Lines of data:
+--

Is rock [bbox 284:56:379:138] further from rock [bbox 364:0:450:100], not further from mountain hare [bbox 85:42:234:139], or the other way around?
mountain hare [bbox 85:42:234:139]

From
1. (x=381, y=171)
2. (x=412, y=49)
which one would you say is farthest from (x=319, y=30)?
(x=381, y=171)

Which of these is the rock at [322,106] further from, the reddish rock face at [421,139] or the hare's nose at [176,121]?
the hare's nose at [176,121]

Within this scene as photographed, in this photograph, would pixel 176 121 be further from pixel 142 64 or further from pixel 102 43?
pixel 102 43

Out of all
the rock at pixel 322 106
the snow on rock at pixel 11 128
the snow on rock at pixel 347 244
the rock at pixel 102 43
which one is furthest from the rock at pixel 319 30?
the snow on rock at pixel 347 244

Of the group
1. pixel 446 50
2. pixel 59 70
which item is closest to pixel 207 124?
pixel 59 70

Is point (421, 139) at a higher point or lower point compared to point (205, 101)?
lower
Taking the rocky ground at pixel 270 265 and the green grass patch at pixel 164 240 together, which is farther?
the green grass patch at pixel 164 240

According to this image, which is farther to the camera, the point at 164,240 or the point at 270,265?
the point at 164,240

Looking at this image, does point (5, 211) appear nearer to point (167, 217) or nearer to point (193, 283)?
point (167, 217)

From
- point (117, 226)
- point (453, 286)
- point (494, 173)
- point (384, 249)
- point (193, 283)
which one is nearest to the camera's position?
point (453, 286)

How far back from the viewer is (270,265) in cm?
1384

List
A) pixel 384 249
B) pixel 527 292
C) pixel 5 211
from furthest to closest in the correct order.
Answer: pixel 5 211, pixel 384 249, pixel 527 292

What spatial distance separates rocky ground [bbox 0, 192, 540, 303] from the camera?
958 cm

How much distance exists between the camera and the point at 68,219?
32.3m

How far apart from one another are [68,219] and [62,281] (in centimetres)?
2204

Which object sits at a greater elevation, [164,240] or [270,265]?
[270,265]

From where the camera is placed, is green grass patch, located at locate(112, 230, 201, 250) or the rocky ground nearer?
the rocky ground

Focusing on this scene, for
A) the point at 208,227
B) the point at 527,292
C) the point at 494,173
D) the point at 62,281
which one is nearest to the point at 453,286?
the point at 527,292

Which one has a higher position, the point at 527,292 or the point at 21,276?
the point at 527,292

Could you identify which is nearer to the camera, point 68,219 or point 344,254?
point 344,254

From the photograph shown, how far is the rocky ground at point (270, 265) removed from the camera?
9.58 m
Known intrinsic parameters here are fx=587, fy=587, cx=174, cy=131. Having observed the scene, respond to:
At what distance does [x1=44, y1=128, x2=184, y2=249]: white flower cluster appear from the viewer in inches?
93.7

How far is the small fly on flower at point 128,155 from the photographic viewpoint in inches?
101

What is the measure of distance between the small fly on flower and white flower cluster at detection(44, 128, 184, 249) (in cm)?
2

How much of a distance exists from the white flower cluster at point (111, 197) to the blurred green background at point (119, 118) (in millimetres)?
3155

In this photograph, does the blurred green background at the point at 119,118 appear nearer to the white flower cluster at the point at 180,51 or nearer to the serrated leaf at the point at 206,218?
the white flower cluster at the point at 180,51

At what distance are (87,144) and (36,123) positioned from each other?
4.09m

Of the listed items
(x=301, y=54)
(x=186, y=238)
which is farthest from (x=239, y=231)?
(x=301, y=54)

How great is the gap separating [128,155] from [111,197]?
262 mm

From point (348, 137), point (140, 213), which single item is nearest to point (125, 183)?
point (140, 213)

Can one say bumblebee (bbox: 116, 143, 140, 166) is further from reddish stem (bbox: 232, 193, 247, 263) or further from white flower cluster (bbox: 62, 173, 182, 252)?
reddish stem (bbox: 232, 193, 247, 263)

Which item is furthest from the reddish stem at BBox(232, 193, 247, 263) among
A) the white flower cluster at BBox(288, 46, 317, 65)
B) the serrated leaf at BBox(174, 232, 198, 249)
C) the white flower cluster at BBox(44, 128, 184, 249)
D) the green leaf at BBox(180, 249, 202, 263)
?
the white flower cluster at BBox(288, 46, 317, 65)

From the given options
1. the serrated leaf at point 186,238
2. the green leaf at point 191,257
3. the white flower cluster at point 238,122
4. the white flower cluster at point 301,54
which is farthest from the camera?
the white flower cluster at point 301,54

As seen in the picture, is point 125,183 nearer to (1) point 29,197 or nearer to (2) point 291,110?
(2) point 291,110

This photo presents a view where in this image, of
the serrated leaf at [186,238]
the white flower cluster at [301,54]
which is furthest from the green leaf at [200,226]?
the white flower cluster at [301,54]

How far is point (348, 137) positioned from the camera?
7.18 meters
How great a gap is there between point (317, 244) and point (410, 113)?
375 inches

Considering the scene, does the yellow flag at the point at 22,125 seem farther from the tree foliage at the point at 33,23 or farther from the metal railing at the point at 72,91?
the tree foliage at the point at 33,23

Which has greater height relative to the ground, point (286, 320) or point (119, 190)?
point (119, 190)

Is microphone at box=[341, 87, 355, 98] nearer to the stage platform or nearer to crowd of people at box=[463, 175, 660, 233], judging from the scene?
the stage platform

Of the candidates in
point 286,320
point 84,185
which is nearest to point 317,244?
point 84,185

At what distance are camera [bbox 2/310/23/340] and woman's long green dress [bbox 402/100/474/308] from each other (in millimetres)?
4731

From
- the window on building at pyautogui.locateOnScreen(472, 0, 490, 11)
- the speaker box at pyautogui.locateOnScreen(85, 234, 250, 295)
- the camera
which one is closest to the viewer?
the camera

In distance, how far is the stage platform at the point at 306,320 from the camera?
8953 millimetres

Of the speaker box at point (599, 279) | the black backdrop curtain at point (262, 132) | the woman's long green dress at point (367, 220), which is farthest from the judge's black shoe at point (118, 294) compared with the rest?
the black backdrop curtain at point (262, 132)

+--

- **Short problem**
Repeat all entries. Match them exactly.

- **Output below**
Is rock [bbox 284:56:379:138] further from rock [bbox 364:0:450:100], not further from mountain hare [bbox 85:42:234:139], or the other way around?
mountain hare [bbox 85:42:234:139]

From
1. (x=381, y=171)
2. (x=412, y=49)
which one would you say is farthest from (x=319, y=30)?
(x=381, y=171)

Which of these is the rock at [322,106] further from, the reddish rock face at [421,139] or the hare's nose at [176,121]?
the hare's nose at [176,121]

Within this scene as photographed, in this photograph, would pixel 176 121 be further from pixel 142 64 or further from pixel 102 43?
pixel 102 43

Out of all
the rock at pixel 322 106
the snow on rock at pixel 11 128
the snow on rock at pixel 347 244
the rock at pixel 102 43
which one is furthest from the rock at pixel 319 30?
the snow on rock at pixel 347 244

Of the group
1. pixel 446 50
2. pixel 59 70
which item is closest to pixel 207 124?
pixel 59 70

Is point (421, 139) at a higher point or lower point compared to point (205, 101)?
lower
Taking the rocky ground at pixel 270 265 and the green grass patch at pixel 164 240 together, which is farther?
the green grass patch at pixel 164 240

According to this image, which is farther to the camera, the point at 164,240 or the point at 270,265?
the point at 164,240

Looking at this image, does point (5, 211) appear nearer to point (167, 217) or nearer to point (193, 283)?
point (167, 217)

From
- point (117, 226)
- point (453, 286)
- point (494, 173)
- point (384, 249)
- point (193, 283)
which one is nearest to the camera's position?
point (453, 286)

How far back from the viewer is (270,265) in cm?
1384

List
A) pixel 384 249
B) pixel 527 292
C) pixel 5 211
from furthest to closest in the correct order.
Answer: pixel 5 211, pixel 384 249, pixel 527 292

What spatial distance separates rocky ground [bbox 0, 192, 540, 303] from the camera?
958 cm

How much distance exists between the camera and the point at 68,219?
32.3m

How far apart from one another are [68,219] and [62,281] (in centimetres)?
2204

Which object sits at a greater elevation, [164,240] or [270,265]?
[270,265]

From where the camera is placed, is green grass patch, located at locate(112, 230, 201, 250) or the rocky ground nearer?
the rocky ground

Focusing on this scene, for
A) the point at 208,227
B) the point at 527,292
C) the point at 494,173
D) the point at 62,281
which one is nearest to the point at 453,286?
the point at 527,292

Which one has a higher position, the point at 527,292 or the point at 21,276?
the point at 527,292

Could you identify which is nearer to the camera, point 68,219 or point 344,254?
point 344,254

From the photograph shown, how far is the rocky ground at point (270, 265) removed from the camera?
9.58 m
Known intrinsic parameters here are fx=587, fy=587, cx=174, cy=131. Having observed the scene, respond to:
At what distance does [x1=44, y1=128, x2=184, y2=249]: white flower cluster appear from the viewer in inches?
93.7

How far is the small fly on flower at point 128,155 from the photographic viewpoint in inches?
101

What is the measure of distance between the small fly on flower and white flower cluster at detection(44, 128, 184, 249) (in cm)?
2

How much of a distance exists from the white flower cluster at point (111, 197) to the blurred green background at point (119, 118) (in millimetres)?
3155

In this photograph, does the blurred green background at the point at 119,118 appear nearer to the white flower cluster at the point at 180,51 or nearer to the serrated leaf at the point at 206,218?
the white flower cluster at the point at 180,51

At what distance are (87,144) and (36,123) positioned from each other?
4.09m

Of the listed items
(x=301, y=54)
(x=186, y=238)
which is farthest from (x=239, y=231)?
(x=301, y=54)

How great is the gap separating [128,155] from [111,197]?
262 mm

From point (348, 137), point (140, 213), which single item is nearest to point (125, 183)?
point (140, 213)

Can one say bumblebee (bbox: 116, 143, 140, 166) is further from reddish stem (bbox: 232, 193, 247, 263) or further from white flower cluster (bbox: 62, 173, 182, 252)?
reddish stem (bbox: 232, 193, 247, 263)

Which item is furthest from the reddish stem at BBox(232, 193, 247, 263) among
A) the white flower cluster at BBox(288, 46, 317, 65)
B) the serrated leaf at BBox(174, 232, 198, 249)
C) the white flower cluster at BBox(44, 128, 184, 249)
D) the green leaf at BBox(180, 249, 202, 263)
?
the white flower cluster at BBox(288, 46, 317, 65)

From the given options
1. the serrated leaf at point 186,238
2. the green leaf at point 191,257
3. the white flower cluster at point 238,122
4. the white flower cluster at point 301,54
which is farthest from the camera?
the white flower cluster at point 301,54

As seen in the picture, is point 125,183 nearer to (1) point 29,197 or nearer to (2) point 291,110?
(2) point 291,110

This photo presents a view where in this image, of
the serrated leaf at [186,238]
the white flower cluster at [301,54]
which is furthest from the green leaf at [200,226]?
the white flower cluster at [301,54]

How far is point (348, 137) positioned from the camera?
7.18 meters
How great a gap is there between point (317, 244) and point (410, 113)?
375 inches

Considering the scene, does the yellow flag at the point at 22,125 seem farther from the tree foliage at the point at 33,23 or farther from the metal railing at the point at 72,91?
the tree foliage at the point at 33,23

Which has greater height relative to the ground, point (286, 320) or point (119, 190)?
point (119, 190)

Is microphone at box=[341, 87, 355, 98] nearer to the stage platform or nearer to crowd of people at box=[463, 175, 660, 233], judging from the scene?
the stage platform

Of the candidates in
point 286,320
point 84,185
which is nearest to point 317,244?
point 84,185

At what distance are camera [bbox 2/310/23/340] and woman's long green dress [bbox 402/100/474/308] from each other (in millimetres)?
4731

From
- the window on building at pyautogui.locateOnScreen(472, 0, 490, 11)
- the speaker box at pyautogui.locateOnScreen(85, 234, 250, 295)
- the camera
which one is closest to the viewer?
the camera

In distance, how far is the stage platform at the point at 306,320 from the camera?
8953 millimetres

Of the speaker box at point (599, 279) | the black backdrop curtain at point (262, 132) | the woman's long green dress at point (367, 220), which is farthest from the judge's black shoe at point (118, 294) compared with the rest?
the black backdrop curtain at point (262, 132)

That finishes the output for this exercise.